Ingesting!
I’m actually ingesting raw data into my database! I fixed some errors, mostly to do with type conversion (numpy data types to JSON), improved some error catching and logging, but the ingest is running. This is already a milestone. With this operation, more archaeological information is being gathered in the Netherlands in one database than probably has been done in the combined history of archaeological Dutch research.
I improved quite a bit on my code base. The inference on the encoding is done now on a maximum of 1 kilobyte of data, which improves the speed a lot.
There are new bugs to sort out, of course:
- For MongoDB, keys in JSON cannot contain dots (‘.’), so they must be escaped on a re-run
- There are some errors reported by MongoDB on the size of large files.

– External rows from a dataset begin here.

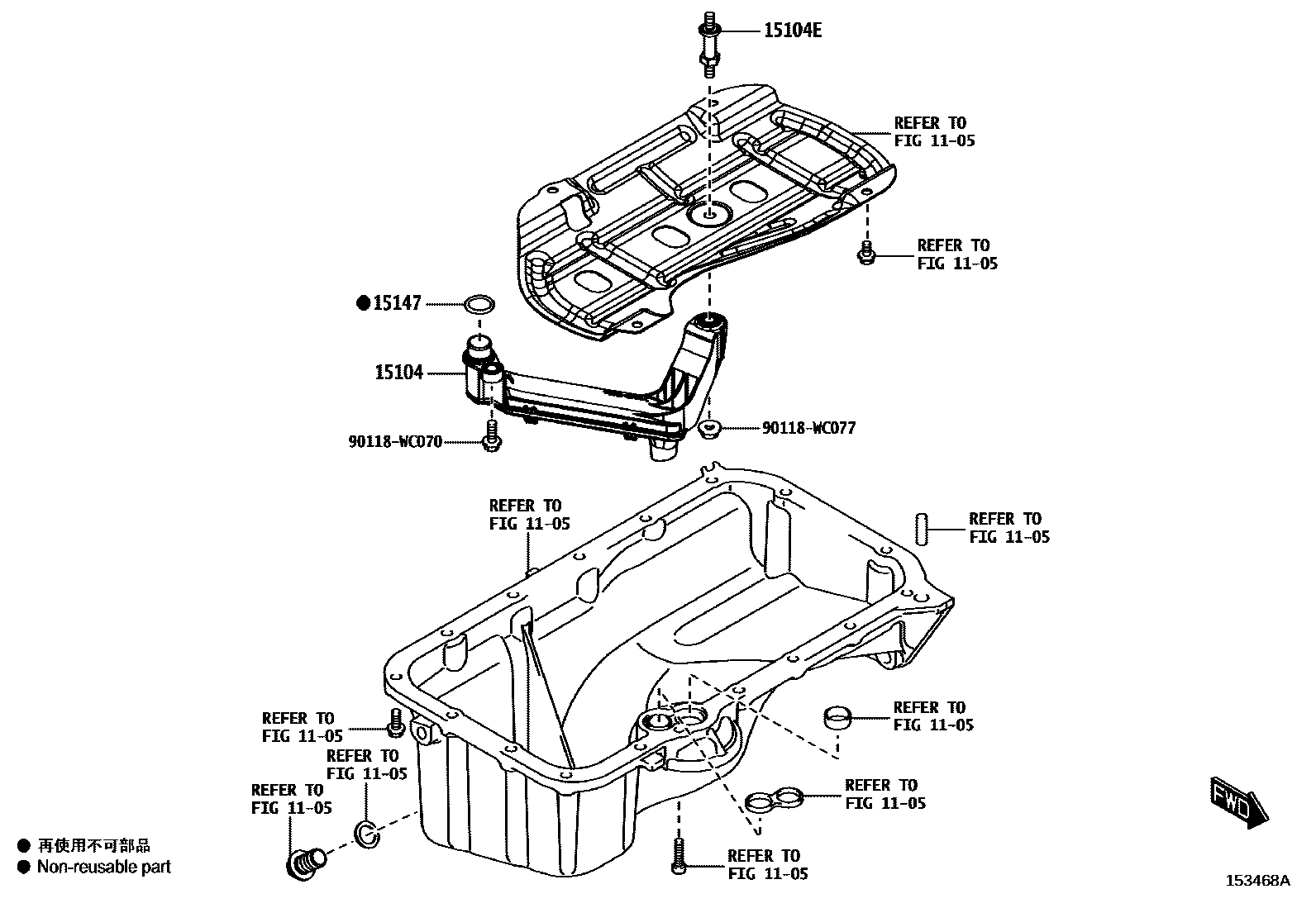 15104E

REFER TO
FIG 11-05

REFER TO
FIG 11-05

● 15147

15104

90118-WC070

90118-WC077

REFER TO
FIG 11-05

REFER TO
FIG 11-05

REFER TO
FIG 11-05

REFER TO
FIG 11-05

REFER TO
FIG 11-05

REFER TO
FIG 11-05

REFER TO
FIG 11-05

REFER TO
FIG 11-05

FWD

● 再使用不可部品
● Non-reusable part

153468A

The source data is ingested as one huge document, but the limit is somewhere about 17 megabytes. There are too many files over that limit. I will have to devise some kind of strategy for this, splitting it.

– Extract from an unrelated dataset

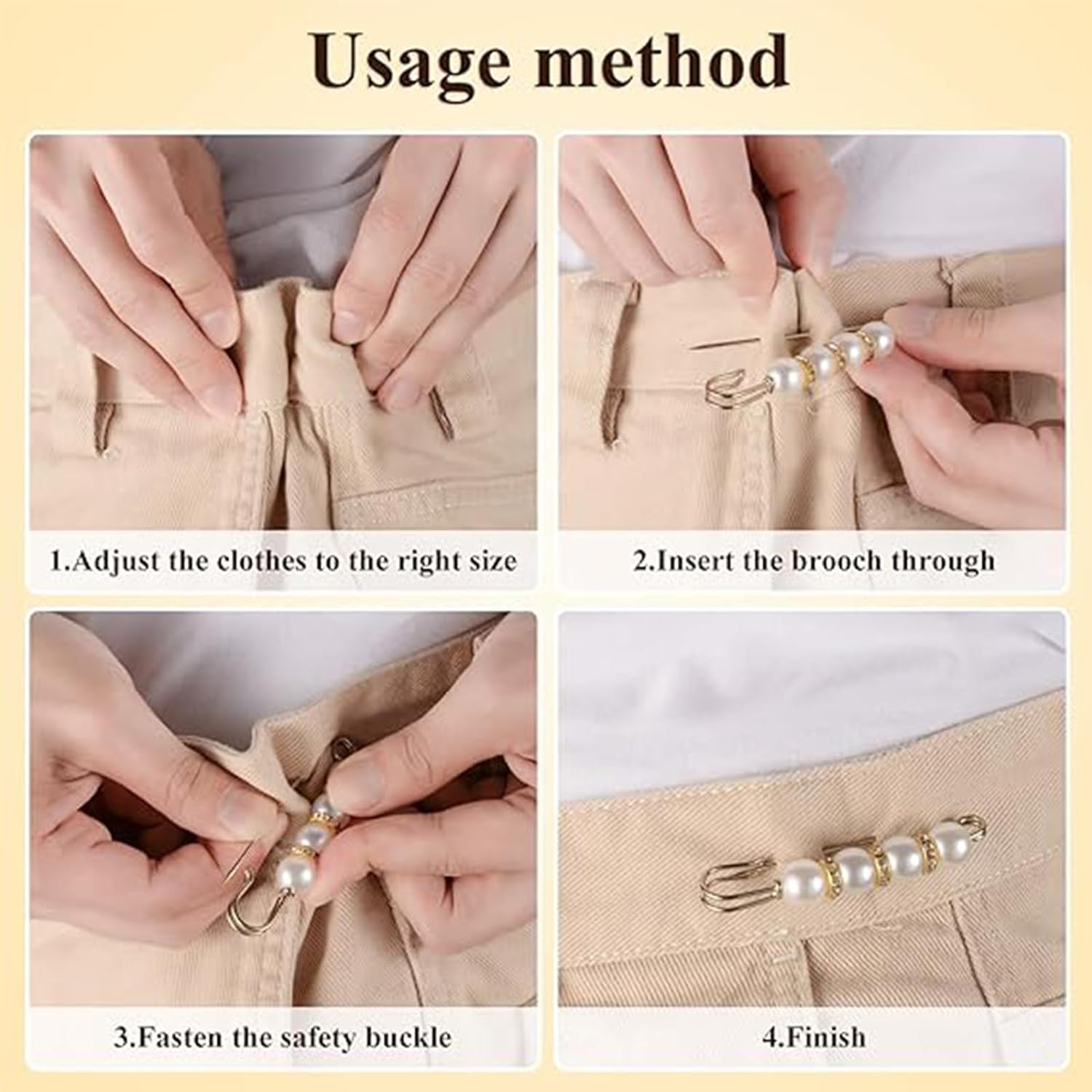 Usage method

1.Adjust the clothes to the right size

2.Insert the brooch through

3.Fasten the safety buckle

4.Finish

- Some files have numbers as keys, or, to put it in CSV terms: some files have numbers as column names. This could mean two things: either there is no column header in the file or it should be mapped to a string.
- R_AWDS4B.csv due to ‘charmap’ codec can’t decode byte 0x81
- One unit test creating a sha1 hash of a python dictionary is failing on Linux with weird changing results. Obviously something is getting encoded that shouldn’t.